We were talking about the limitations brought by the new practitioners of TPRS/CI who have over the past twenty years led the TPRS/CI movement into a new marketplace which I call the “CI Marketplace”, where the purity of the research and the elegant simplicity of the Communication standard have been left in tattered shreds of paper on the marketplace floor.
We find this CI marketplace everywhere these days. Laura Avila, a knight in shining armor of all that is true in our profession, told me some months ago that she is tired of being targeted by CI email sales campaigns.
In the new marketplace the research and standards don’t really count, whereas money and influence do. No “WTF” on that one – it’s a natural human thing to be greedy. No blame. But it’s cost a lot of careers in the past two decades, so there is that.
Because of COVID, both types of teachers – textbook traditionalists and the new CI faux experts – are like boxers who, having been dealt vicious viral blows to their heads, fall to the mat and get counted out. They leave the ring, defeated, but need the salary and medical/retirement benefits, so they keep on teaching online and will probably do so in the fall, but yippily.
The hope of finding the real joy that can be found in this most unique profession (when CI is properly done) has been all but lost, a victim of COVID and the ineffectiveness that the traditional textbook and faux TPRS/CI techniques mentioned in the last post here have wracked on our profession.
In short, language teachers are in almost complete disarray right now, and they are not too happy with the prospects for the fall when, without a physical classroom in which to dominate and exercise their traditional power over children, their weak underbelly in terms of instruction that engages kids in the real way, has been covidly exposed.
The same online things that happened to language teachers this spring will happen in the fall unless the teachers muster up the courage to change.
Sadly, few will change and find their way back to language instruction that aligns with the research. But some will absorb the COVID blow and come back in the fall to win the online match and when it happens, the physical classroom game.
How? The few will unite with the other few who finally are able to throw off the yoke that we used to call school, and make the research and the Communication standard sing in their classrooms.
Where are those teachers. Many are readers here. There is also our little group of online teachers in our Zoom group. The few. No blame. Who can be so brave as to chuck everything and start anew? Few.

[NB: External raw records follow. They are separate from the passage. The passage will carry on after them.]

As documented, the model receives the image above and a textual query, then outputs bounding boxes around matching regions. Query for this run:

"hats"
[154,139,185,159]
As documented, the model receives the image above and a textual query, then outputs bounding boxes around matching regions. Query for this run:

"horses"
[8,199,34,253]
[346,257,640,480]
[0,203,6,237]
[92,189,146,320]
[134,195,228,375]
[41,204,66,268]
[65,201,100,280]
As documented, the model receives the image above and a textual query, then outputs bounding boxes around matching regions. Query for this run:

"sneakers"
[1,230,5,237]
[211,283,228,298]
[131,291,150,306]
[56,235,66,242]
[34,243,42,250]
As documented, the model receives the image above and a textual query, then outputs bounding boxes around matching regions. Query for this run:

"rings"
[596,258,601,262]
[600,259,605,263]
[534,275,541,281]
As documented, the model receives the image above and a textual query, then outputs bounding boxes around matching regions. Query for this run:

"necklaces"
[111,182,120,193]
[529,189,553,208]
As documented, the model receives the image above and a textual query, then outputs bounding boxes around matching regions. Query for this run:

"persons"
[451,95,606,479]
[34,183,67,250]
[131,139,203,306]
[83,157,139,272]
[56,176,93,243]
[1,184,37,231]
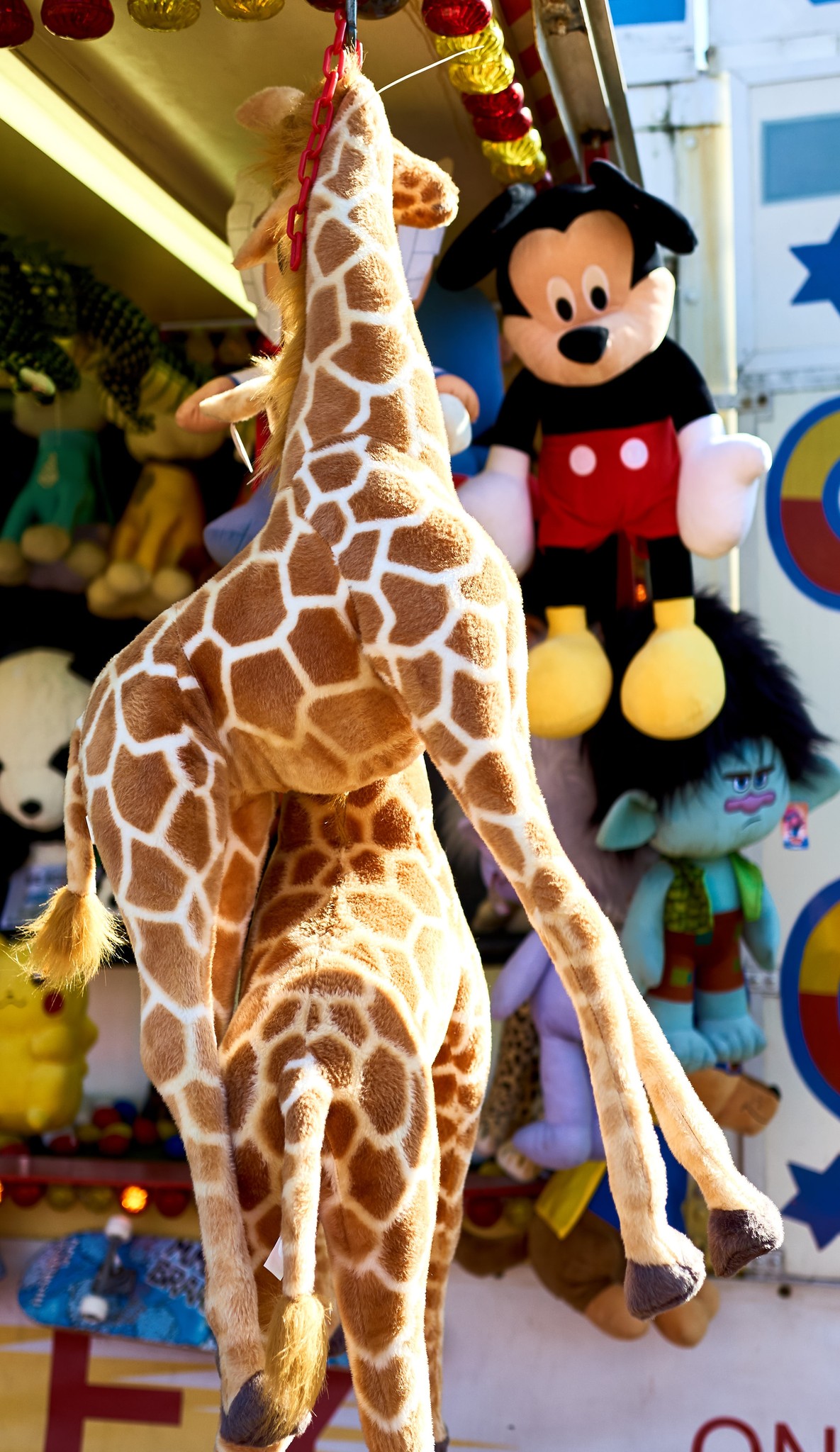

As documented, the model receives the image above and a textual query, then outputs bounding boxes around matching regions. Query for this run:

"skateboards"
[17,1214,353,1370]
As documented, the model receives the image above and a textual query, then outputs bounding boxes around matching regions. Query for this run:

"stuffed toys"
[435,159,775,740]
[583,584,840,1073]
[0,74,840,1452]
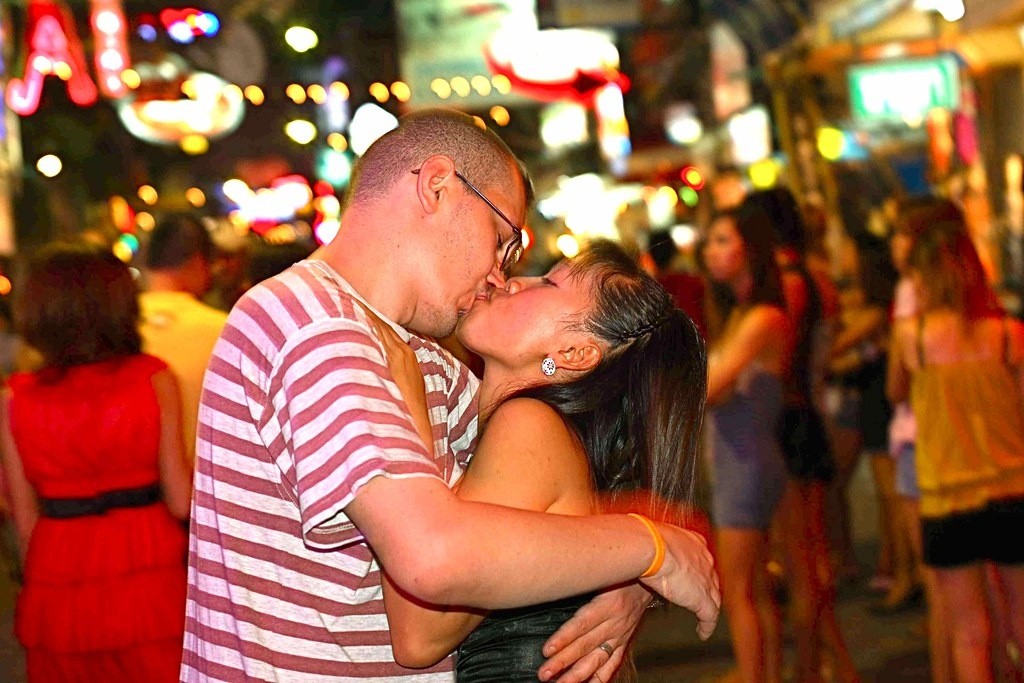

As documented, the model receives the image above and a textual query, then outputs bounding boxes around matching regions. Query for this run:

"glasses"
[411,168,524,271]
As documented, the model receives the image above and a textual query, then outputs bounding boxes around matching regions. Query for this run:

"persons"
[180,106,722,683]
[344,237,706,683]
[0,210,317,683]
[642,185,1024,683]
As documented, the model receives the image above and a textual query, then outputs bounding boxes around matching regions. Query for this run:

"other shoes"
[872,586,922,616]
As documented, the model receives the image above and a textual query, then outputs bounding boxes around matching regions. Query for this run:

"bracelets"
[628,513,666,577]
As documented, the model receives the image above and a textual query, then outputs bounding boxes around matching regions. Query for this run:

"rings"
[601,643,614,655]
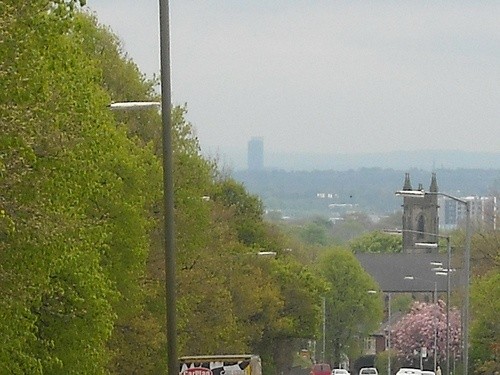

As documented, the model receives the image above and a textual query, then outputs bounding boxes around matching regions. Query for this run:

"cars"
[309,363,333,375]
[331,368,350,375]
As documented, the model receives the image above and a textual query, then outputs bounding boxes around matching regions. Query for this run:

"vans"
[359,367,378,375]
[177,355,262,375]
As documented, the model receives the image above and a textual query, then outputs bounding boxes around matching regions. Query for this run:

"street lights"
[367,187,471,375]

So to answer my question posed in the last post, I suggest here a possible trajectory for the next ten years leading up to 2030 for the foreign language profession – it will probably continue to go south.
Of course, this will allow the textbook companies to breathe a big sigh of relief, knowing that what counts to them most (not the research) has been spared a little while longer, profits will be down but not gone, and the TPRS threat of twenty years ago will have been met and put down.
Eventually, however, we will see the the complete collapse of traditional textbook and traditional TPRS instruction, and we will one day teach in alignment with the research and the Communication standard.
But not this decade, unfortunately. There is too much smoke being blown by language teachers right now. Give it a while longer. I personally believe that only God decides when things change. We just have to go continue to go to work each day. That’s all we have to do, with trust in our hearts that these crazy-ass days will one day give us a way to mount a more sane response to the challenges of teaching a foreign language than what we are doing now.